Oh. Khivar. Hi. Did anyone else *not* see this coming from the Bahamas? I don't think TPTSuck should be allowed to telegraph plot points anymore. I knew he was gonna be at the reception, like, a month ago, and for once I'm not being sarcastic. "Tighter spoiler policy this season", my sweet, sweet ass.
Khivar looks like James Van Der Beek. That is not a look any man wants to cultivate.
Aaaand the final MS count -- none! The Antichrist wasn't mentioned once! Whoo!
OBSERVATIONS:Can I just say, from the great state of Florida, that we are *totally* not responsible for losing Isabel's dress? It was the postal system. Really. In no way were we trying to delay the utter and total boredom that was Isabel's wedding.
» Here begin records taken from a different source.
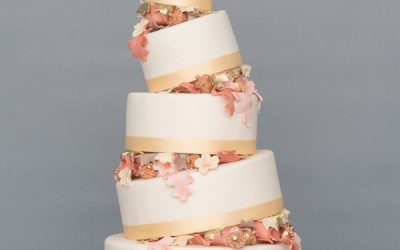 How to Make Your Wedding Cake Sparkle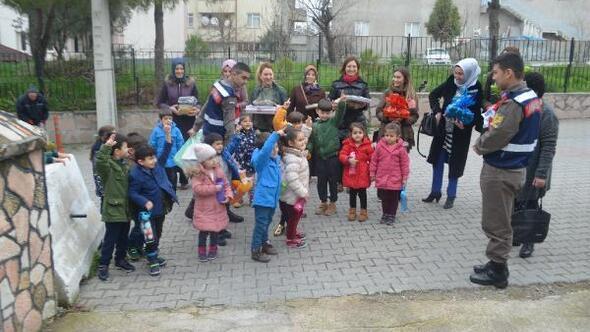 Savaştepe anaokulu öğrencilerinden Jandarmaya moral ziyareti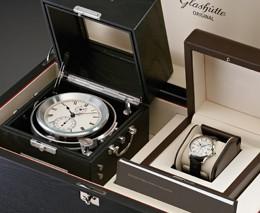 5b45fec7_glashutteoriginal_marinechronometerset191010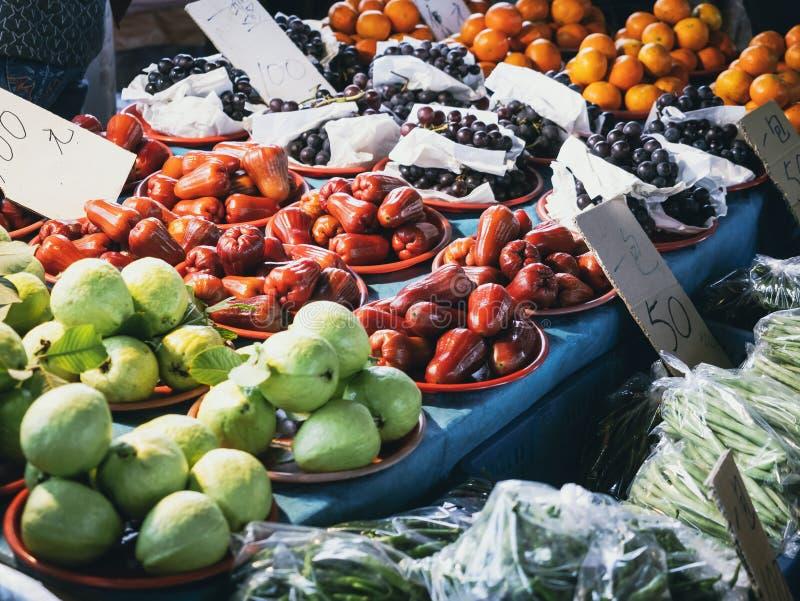 Venda do fruto no mercado local chinês do mercado dos alimentos frescos imagem de stock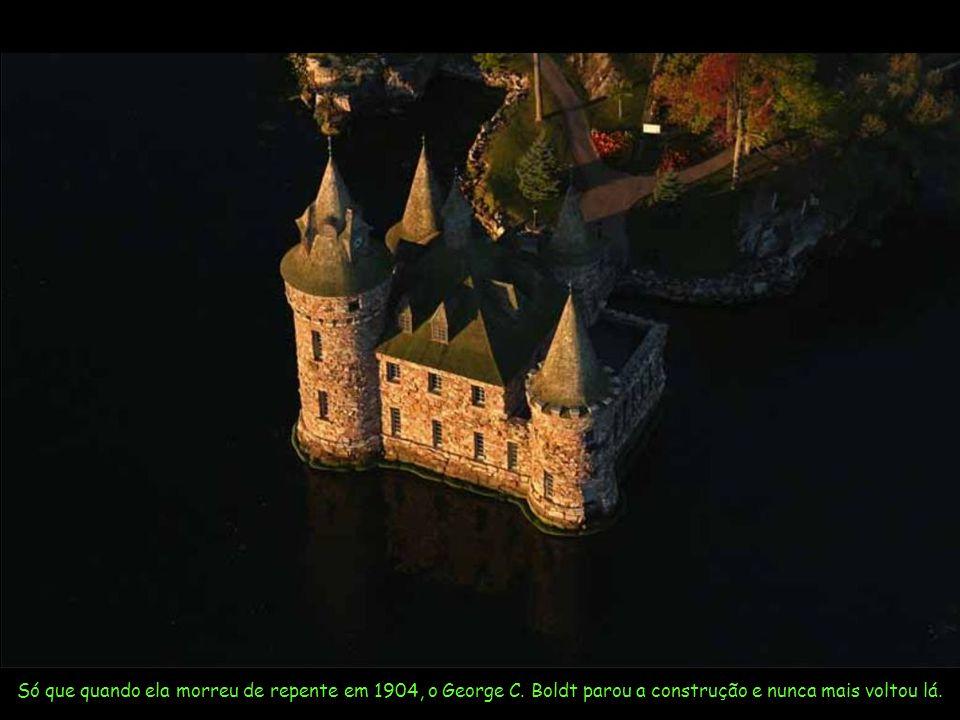 Este castelo era para ser uma prova de amor do ex-dono do Hotel Waldorf Astoria para sua esposa Louise.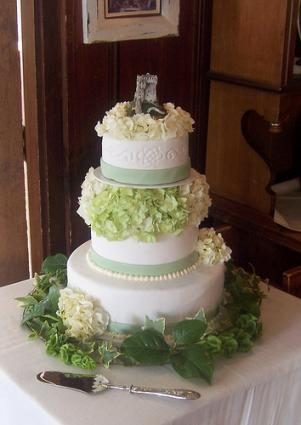 traditional irish wedding cake traditional wedding cakes lovetoknow 21143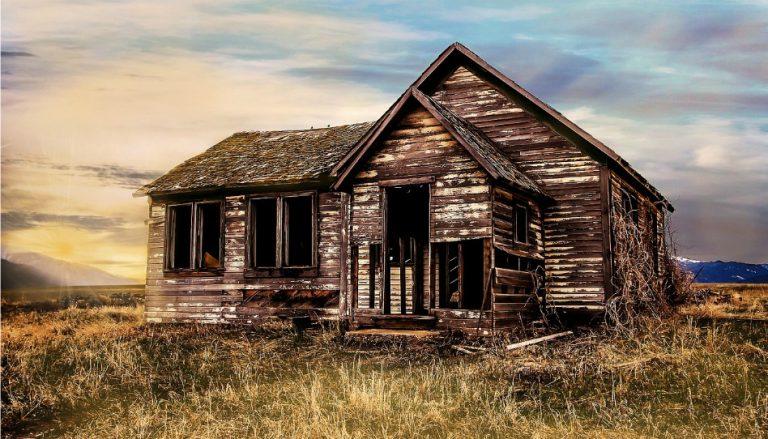 Altes Haus in Ruinen
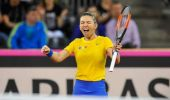 FedCup, semifinale: Franța vs România 1-1 / Simona Halep și Caroline Garcia și-au respectat statutul de favorite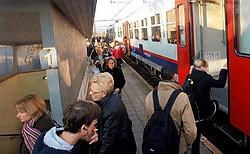 De treinreizigers voelen de problemen met lijn 60 al te goed tijdens de spitsuren in het station van Asse.<br>Yvan <br>De Saedeleer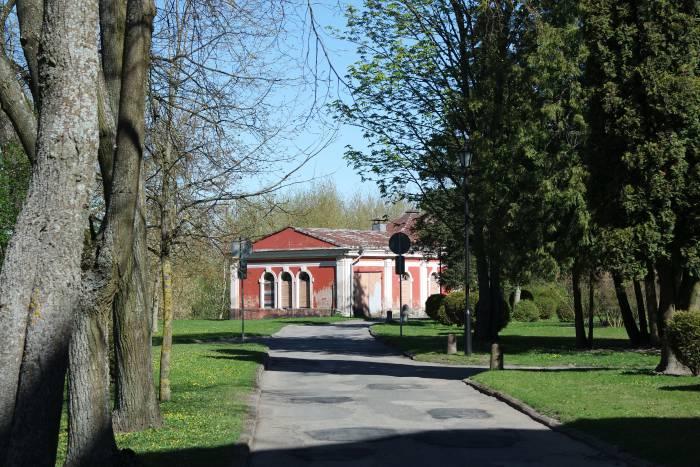 Рядом с дворцом расположен парк. Фото Анастасии Вереск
Seriously, that was this week's major problem: boredom. I know I've said that Isabel and Jesse were boring, and I meant it; still do, actually. But this week, the boredom just sort of...seeped into everyone else. Yeah, the wedding *looked* pretty, especially for one thrown together in about a week, but you can wrap up an empty box in really, really pretty paper without, you know, putting anything *in* the box. I know we were supposed to get all teary-eyed and wistful at how beautiful the wedding was, and how much Isabel and Jesse *really*, *truly* love each other, but all I could think was "Clock's ticking, Ramirez." I will honestly be very surprised if he survives the season. (Also, did anyone else notice that the angrier he got at Max, the more pronounced his previously-nonexistent accent got?)
Also, the Khivar thing could have been handled waaay better than it was. Slicked-back hair. Billowing drapery. Off-the-shoulder dress. Yes, because Antar really *does* look like a Duran Duran video from the 1980s. Everyone totally saw his showing up at the reception from, like, Guatemala, right? I really, really wish Darth and Co. hadn't let it slip that Khivar was going to show up at the reception; it could have possibly, maybe been a nice little quiet evil surprise, and instead I was looking around at the crowd for Random Blond Evil Alien Guy, and I don't appreciate that. I could have spent that valuable time admiring Maria's dress, or muttering for Liz to lose some of that bloody eye makeup, or for Max to get his ScruffyHair back immediately.
Wow. Ivy played. If I'd *heard* of Ivy before last season, I would have been impressed. I would have been more impressed if they hadn't been the band that played when Liz saw Max and Tess kissing, and subsequently ran to the bowling alley with Sean, in HOM. God, why don't you just get Fisher to play "I Will Love You"? Because there's just not enough negative connotations with the music on this show, thanks.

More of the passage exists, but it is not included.